El primero: en la ceremonia de cambio de presidente del Consejo Coordinador Empresarial, el mandatario ofreció un trato a los empresarios y representantes de las organizaciones civiles que se reunieron en el Centro Banamex y esperaron, esperamos, durante más de tres horas el discurso presidencial. El trato que se cerró fue terminar con la corrupción y la inseguridad.

El segundo: la jefa de Gobierno, Claudia Sheinbaum, tomó protesta a los 25 consejeros honorarios del Consejo Ciudadano para la Seguridad y Justicia de la Ciudad de México. Doce mujeres y trece hombres comprometidos con la seguridad desde su labor ciudadana. Frente a ellos, a quienes tengo el honor de presidir, Sheinbaum desmenuzó el alcance de su estrategia integral de seguridad.

La jefa de Gobierno enfatizó cuánto importa generar bienestar social y combatir la corrupción para lograr que todos los esfuerzos que se llevan a cabo desde el Gabinete de Seguridad se concreten en algo que, sin duda alguna, va a suceder: la disminución de los índices delictivos en esta capital.

Ofreció datos que son reveladores del abandono en el que la anterior administración dejó el tema. Por ejemplo, la “inexistencia” de nueve mil policías que la entonces Secretaría de Seguridad Pública reportaba como que estaban en labores de protección en la ciudadanía, cuando en realidad ni siquiera existían. Inconcebible.

También hubo buenas noticias, como un convenio firmado entre el Gobierno de la Ciudad de México y Telmex para dotar de fibra óptica a cada poste en el que se encuentran cada una de las cámaras que monitorean nuestra seguridad. No sólo van a funcionar, sino que además van a transmitir en tiempo real y sus materiales serán accesibles. Esto, 300 millones de pesos más barato que lo que erogaba el gobierno de Mancera por un servicio que era incompleto.

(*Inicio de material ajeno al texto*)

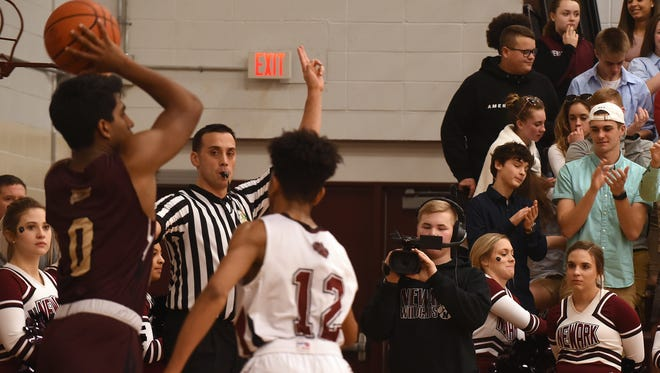 Newark sophomore Drew Carr films during a Newark home game against New Albany on Friday, Jan. 19, 2018.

Un consenso nos une como ciudadanos y autoridades: la seguridad se construye en comunidad. No es una tarea exclusiva del Gobierno, se requieren personas capaces de un activismo exigente ante la inseguridad, de construir redes de confianza y apostar por un papel activo.

En ese proceso, los temas de inclusión, representatividad, diálogo progresista auténtico con todas las voces y capacidad de sugerir proyectos y programas adecuados a una comprensión realista de los temas asociados a la seguridad son también apremiantes.

De ahí la relevancia simultánea de los encuentros con actores empresariales, actores de seguridad y operadores de proyectos ciudadanos a favor de la restitución visible y continuada del tejido asociativo.